4. WHEN LOSERS CLAIM TO BE WINNERS: THE TERM 'POPULAR FICTION'

Finally, a short word on a term that I really dislike: 'POPULAR FICTION.' In fact, it is one of the few things in the publishing industry that really makes me angry.

The term 'popular fiction' (which is often used in relation to my novels) must have been coined by some really bitter author who wrote some serious book which just didn't sell.

'Must have been'? Any evidence for this, Matto?

The only way to justify this failure

Sorry, what failure? Oh yes, the imaginary bitter author with the made-up serious book which hypothetically didn't sell. I'm with you.

was to say that the book was too good, that the masses were just too stupid to appreciate it. And so the term 'popular fiction' was used to describe, in a negative sense, those books that do succeed

In a negative sense? Or could it in fact be a neutral term meaning 'popular' (defn: er, popular, widely read, selling in large numbers) 'fiction' (defn: invented stories)?

- to degrade books that have mass appeal, and thus justify the failures of those who write material that, frankly, the greater public doesn't want to read. It is the mediocre asserting some kind of superiority over the successful (by insulting the intelligence of the general public!).

Jeez Louise, Matto, what's eating you? We're still on your imaginary derivation for the phrase 'popular fiction', right?

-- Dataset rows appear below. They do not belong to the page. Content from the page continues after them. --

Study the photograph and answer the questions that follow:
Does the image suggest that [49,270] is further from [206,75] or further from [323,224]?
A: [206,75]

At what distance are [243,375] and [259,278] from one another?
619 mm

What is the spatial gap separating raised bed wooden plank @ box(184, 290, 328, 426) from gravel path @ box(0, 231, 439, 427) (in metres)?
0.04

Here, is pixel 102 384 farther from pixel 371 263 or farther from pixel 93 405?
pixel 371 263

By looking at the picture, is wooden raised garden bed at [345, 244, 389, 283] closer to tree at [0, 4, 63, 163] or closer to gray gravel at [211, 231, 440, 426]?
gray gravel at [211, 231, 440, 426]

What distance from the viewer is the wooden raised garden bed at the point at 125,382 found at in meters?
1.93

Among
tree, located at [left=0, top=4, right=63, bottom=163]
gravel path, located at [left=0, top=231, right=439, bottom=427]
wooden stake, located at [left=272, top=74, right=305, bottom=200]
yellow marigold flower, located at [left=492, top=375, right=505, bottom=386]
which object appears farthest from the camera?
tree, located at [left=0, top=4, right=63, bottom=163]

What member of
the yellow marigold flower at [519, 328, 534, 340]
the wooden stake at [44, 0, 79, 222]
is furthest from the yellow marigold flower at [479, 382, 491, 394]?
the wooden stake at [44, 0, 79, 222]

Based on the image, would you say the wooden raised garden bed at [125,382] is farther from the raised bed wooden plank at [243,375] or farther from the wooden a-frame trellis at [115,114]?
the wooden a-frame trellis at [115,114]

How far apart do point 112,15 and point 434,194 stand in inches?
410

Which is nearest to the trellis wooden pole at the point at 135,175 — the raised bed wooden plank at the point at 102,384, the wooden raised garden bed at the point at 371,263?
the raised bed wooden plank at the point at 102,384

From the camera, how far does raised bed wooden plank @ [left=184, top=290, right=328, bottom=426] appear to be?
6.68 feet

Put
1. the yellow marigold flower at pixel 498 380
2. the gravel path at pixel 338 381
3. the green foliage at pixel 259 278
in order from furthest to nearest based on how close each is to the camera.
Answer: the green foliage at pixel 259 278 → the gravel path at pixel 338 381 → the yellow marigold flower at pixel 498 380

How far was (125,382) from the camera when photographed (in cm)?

Or is this actually a cover for some bitterness that's been eating away at you over some accolade you didn't win because people thought your books weren't good enough? And I take it by 'mediocre' and 'successful' you're using those terms in the sense of not popular and popular - because those are the only things that matter in literature, right? That's what makes the News of the World the world's finest newspaper, I guess.

As someone who reads ALL kinds of books (from Grisham to Ondaatje to the noted biographer A. Scott Berg),

And you still prefer Crichton, Clancy, King and Archer? Idiot.

I find it a terrible shame that this distinction exists.

What, the one you just made up? OK, carry on.

We have a broadsheet newspaper here in Sydney that has pretensions of literary credibility, and every year it puts out a 'Best Young Australian Novelists' list, and every year they dismiss the so-called 'popular fiction' authors and decry the state of publishing generally.

Ah! Now we get to the crux of the matter. You didn't make the list, did you, Matto?

Ultimately, it seems, this newspaper's judges are impressed by authors who use similes ('I am like the raven...') and personification ('the cliffs reach for the sky, yearning, outstretched...'), as if that is the only form of writing worthy of praise.

Forgive my derisive laughter. This exemplifies perfectly Matto's stunted sense of what 'good' writing is about, and why he will never be a good writer himself. Similes, personification? What is he on? Good writing cannot be prescribed - if it could, everyone would be doing it by formula. No, the reason your books are not respected by these people are because you don't care about the writing, just the pace and the action and the story.

It is okay to have an opinion on what is good - that is everyone's right - it is another thing entirely to say that your opinion is the only correct one.

Sorry, did they say that in the newspaper article? That their opinion was the only correct one? But let's not forget that not all opinions are of equal worth.

There is no shame in reading for enjoyment. After all, that's what 90% of the population do.

Is this a typo? Surely 100% of the (reading) population read for enjoyment?
 
He has made himself out to be a complete arse with that, especially the hidden subtext of I didn't make a list, boo hoo!

I've been reading some of his other monthly posts and some of the crap he has to say - from writing tips through egostroking TV viewing to getting published where he asked the legendary Fran Bryson of The Bryson Agency in Melbourne for some tips. Legendary?
 
Yes, and - what a coincidence - the Sydney Morning Herald Best Young Novelists awards are made in May each year - and that entry from Matto is in May 2001. Hilarious!